I get plenty of text/plainified email that started out as HTML email with links: they look like <https://www.paypal.com/login.cgi>http://1.2.3.4/scammin.cgi when I see them.
If I leave a comment with
<a href="http://www.goatse.cx">http://www.slashdot.org</a>, is the notification email going to tell the site owner what he needs to know? Bloody ”no screenshot for you” announcement, now I’m going to have to sign up for another free trial, just to look, even though I should just trust you and your customers to work out what you want.(Dude, combining being sick and going to the DMV? Wait, maybe that’s a good thing: you know it’s not going to make you feel any worse.)
So the links to your entry etc that TypePad puts in can be links, yeah. Real links is another thing that makes a bigger difference in the other mail, I guess (the long-ass confirmation key in guest author invitations, for example).
Now that I check, we’re escaping the actual comment text. You still see the HTML in the comment text as brackety code. That doesn’t prevent anyone from cloning the HTML and putting bad links in the comment text–or for the ”Edit comments here” link for that matter. I don’t know what would, and that’s endemic to HTML email.
On the implementation side the project was really about all the emails. I suppose the announcement only mentions the comment notifications because that’s the most customer-facing mail. ”We prettified the email you get when you change your email address!
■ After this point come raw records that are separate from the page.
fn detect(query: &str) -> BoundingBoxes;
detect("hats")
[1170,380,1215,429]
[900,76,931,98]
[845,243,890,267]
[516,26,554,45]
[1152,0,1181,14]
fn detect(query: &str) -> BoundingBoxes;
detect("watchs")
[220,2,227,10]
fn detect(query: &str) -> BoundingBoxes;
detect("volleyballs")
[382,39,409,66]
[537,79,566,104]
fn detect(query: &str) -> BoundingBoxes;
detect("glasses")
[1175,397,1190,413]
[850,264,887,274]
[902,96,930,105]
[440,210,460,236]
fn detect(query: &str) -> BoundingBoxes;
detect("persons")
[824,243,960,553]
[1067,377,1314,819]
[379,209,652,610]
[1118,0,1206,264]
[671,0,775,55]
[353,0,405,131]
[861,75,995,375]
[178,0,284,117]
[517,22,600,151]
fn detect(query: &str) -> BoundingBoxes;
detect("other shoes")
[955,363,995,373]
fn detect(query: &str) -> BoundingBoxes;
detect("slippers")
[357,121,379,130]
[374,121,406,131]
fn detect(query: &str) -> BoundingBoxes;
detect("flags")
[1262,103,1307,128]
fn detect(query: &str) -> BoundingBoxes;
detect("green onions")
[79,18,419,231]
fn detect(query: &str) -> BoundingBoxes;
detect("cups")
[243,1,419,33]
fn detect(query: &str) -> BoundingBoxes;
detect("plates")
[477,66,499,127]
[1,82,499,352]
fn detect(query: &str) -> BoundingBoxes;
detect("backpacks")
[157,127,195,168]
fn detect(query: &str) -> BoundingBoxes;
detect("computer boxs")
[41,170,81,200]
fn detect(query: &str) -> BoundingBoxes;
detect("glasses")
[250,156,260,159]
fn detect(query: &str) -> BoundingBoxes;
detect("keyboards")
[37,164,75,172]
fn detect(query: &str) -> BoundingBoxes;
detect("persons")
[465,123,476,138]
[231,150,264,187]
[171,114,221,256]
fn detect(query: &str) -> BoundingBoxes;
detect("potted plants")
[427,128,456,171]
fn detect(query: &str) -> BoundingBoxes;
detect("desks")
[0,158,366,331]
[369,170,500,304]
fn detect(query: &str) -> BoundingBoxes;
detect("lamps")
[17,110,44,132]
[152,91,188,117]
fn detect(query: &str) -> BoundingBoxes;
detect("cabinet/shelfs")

Woohoo!!” would get us yawns at best. The comment notification mails were included because we were trying to convert all the mail, and it makes them easier to localize. There are good marketing reasons to brand the mail better too but I can’t speak to that.
(I figured I might as well go to the DMV while I was off work anyway, but by the weekend I only got sicker. In retrospect it was probably a bad idea, but I wouldn’t’ve gotten my car registered yet and don’t know when I would, in spite of it being long overdue.)
I hate it when I’m wrong like that.
Looks reasonable, and moderately safe. I do think the edit link on top, MT-style, is a tiny bit safer: I’d end my spam comment with ”Edit comments at” and the URL for my homograph for typepad.com, where I’d run a clone of the comment deletion app, and then a bunch of newlines to shove the real link down-screen, trusting that people wouldn’t remember that it should be the word here linked.
Pasc’s covered the highlights, but the other thing probably worth mentioning is TypePad’s user base is, um, somewhat different in their blogging background than you are, Phil. :) My mom like HTML mails a lot better. ”If it has their logo, it looks like it’s coming from a real company.”
I guess this is where the conversation veers to phishing and all the other wonders of email. Meanwhile, I wonder why more mail clients (GMAIL, HELLO?) don’t let you specify a preference for the plaintext part of the email in a multipart message.
Or just make it so bloody hard to tell: I spent quite a while in Thunderbird, trying to get back to viewing the HTML part, before I finally realized that the View menu, Message Body As, is apparently a preference setting, rather than the ”do this to this message right now” that it should reasonably be. That left me so tired and crabby that I gave up on whatever I was planning on doing long enough that now I’ve forgotten what it even was.